> _Extract_:
Next, Compute Scalar Mean step 183 computes a mean of the single epoch. Similarly, Compute Scalar Standard Deviation step 184 computes a standard deviation corresponding to the single epoch. The scalar mean and scalar standard deviation, which comprise the scalar statistics for the epoch, are stored to memory in Store Scalar Statistics step 185.

A determination is made, in step 186, whether the scalar statistics of all pitch normalized epochs have been computed and stored. When the scalar statistics of all pitch normalized epochs have not been computed and stored to memory, the procedure branches to Select Epoch Boundary step 181, which sets the epoch segment boundary for the next adjacent excitation segment. When the scalar statistics of all pitch normalized epochs have been computed, the procedure ends.

In an alternate embodiment, the scalar standard deviation vector and scalar mean vector can be scaled by further encoded values which represent the average pitch-normalized epoch standard deviation and average pitch-normalized epoch mean computed over the segment of excitation under analysis.

Referring again to FIG. 1, following Compute Synchronous Scalar Statistics Means 180, the excitation waveform ensemble statistics are computed in Compute Ensemble Statistics Means 190.

FIG. 11 illustrates a method for computing ensemble statistics in accordance with a preferred embodiment of the present invention. The method begins with Load First Epoch step 191, wherein the first pitch normalized epoch corresponding to a first epoch boundary within the excitation waveform is loaded into a buffer. Upon execution of a loop defined by steps 194 through 199, this first epoch will be considered a previous epoch. Energy Normalize step 192 next subtracts the scalar mean from the epoch and divides by the scalar standard deviation, producing an energy normalized epoch segment.

> _Material shown_:
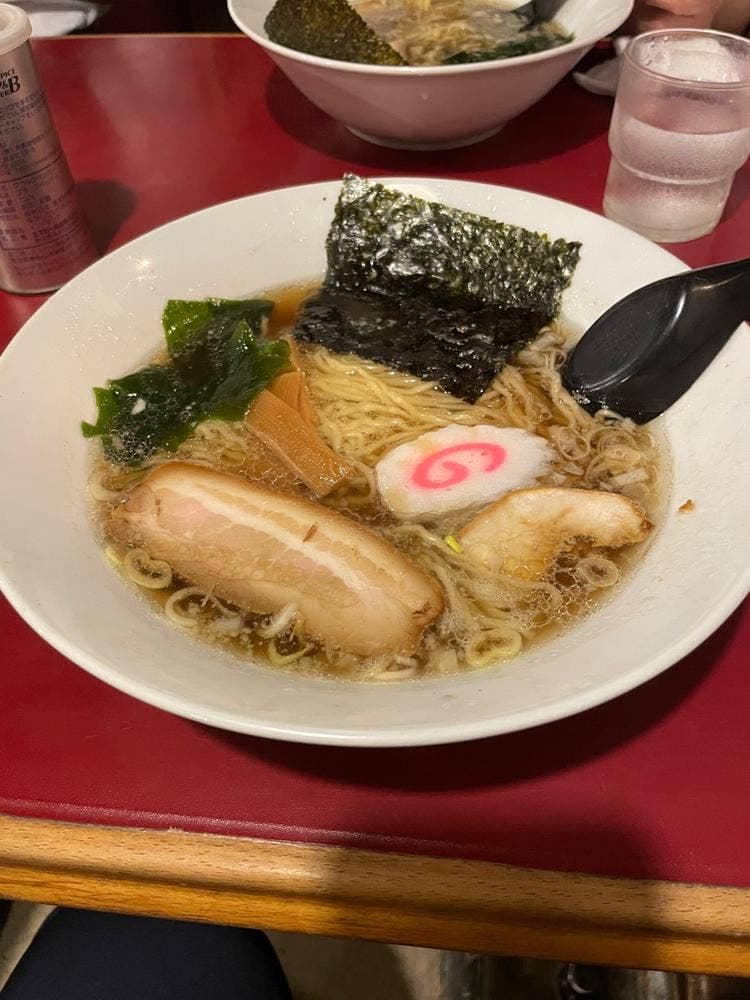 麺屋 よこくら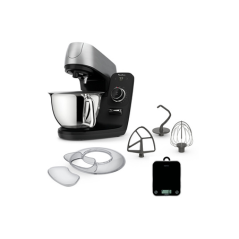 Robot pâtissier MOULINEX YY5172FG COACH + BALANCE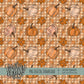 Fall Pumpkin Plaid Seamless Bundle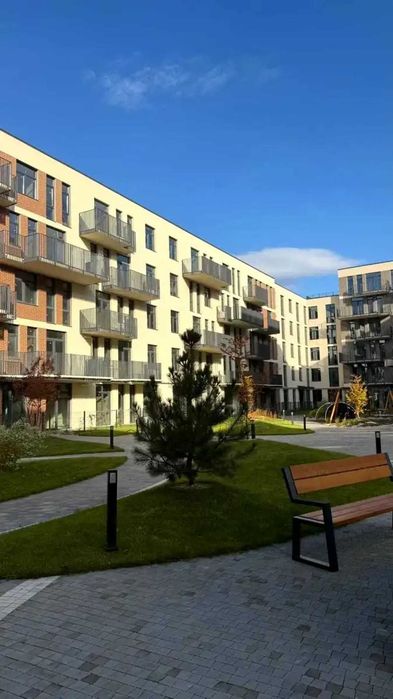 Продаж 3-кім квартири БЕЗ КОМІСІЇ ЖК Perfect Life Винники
==
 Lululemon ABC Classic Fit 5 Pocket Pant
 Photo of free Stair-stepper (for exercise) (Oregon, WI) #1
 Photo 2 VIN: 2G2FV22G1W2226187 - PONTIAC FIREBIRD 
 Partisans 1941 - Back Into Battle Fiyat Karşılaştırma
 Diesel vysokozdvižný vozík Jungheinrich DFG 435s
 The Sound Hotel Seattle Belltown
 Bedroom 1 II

> _Tasks for this exercise_:
1) In the excerpt on excitation waveform statistics, what does Energy Normalize step 192 do to the epoch?
2) Copy the excerpt on excitation waveform statistics between "Next, Compute Scalar" and "Statistics step 185.", inclusive.

> _Results of the tasks_:
1) It subtracts the scalar mean from the epoch and divides by the scalar standard deviation, producing an energy normalized epoch segment.

2)
Next, Compute Scalar Mean step 183 computes a mean of the single epoch. Similarly, Compute Scalar Standard Deviation step 184 computes a standard deviation corresponding to the single epoch. The scalar mean and scalar standard deviation, which comprise the scalar statistics for the epoch, are stored to memory in Store Scalar Statistics step 185.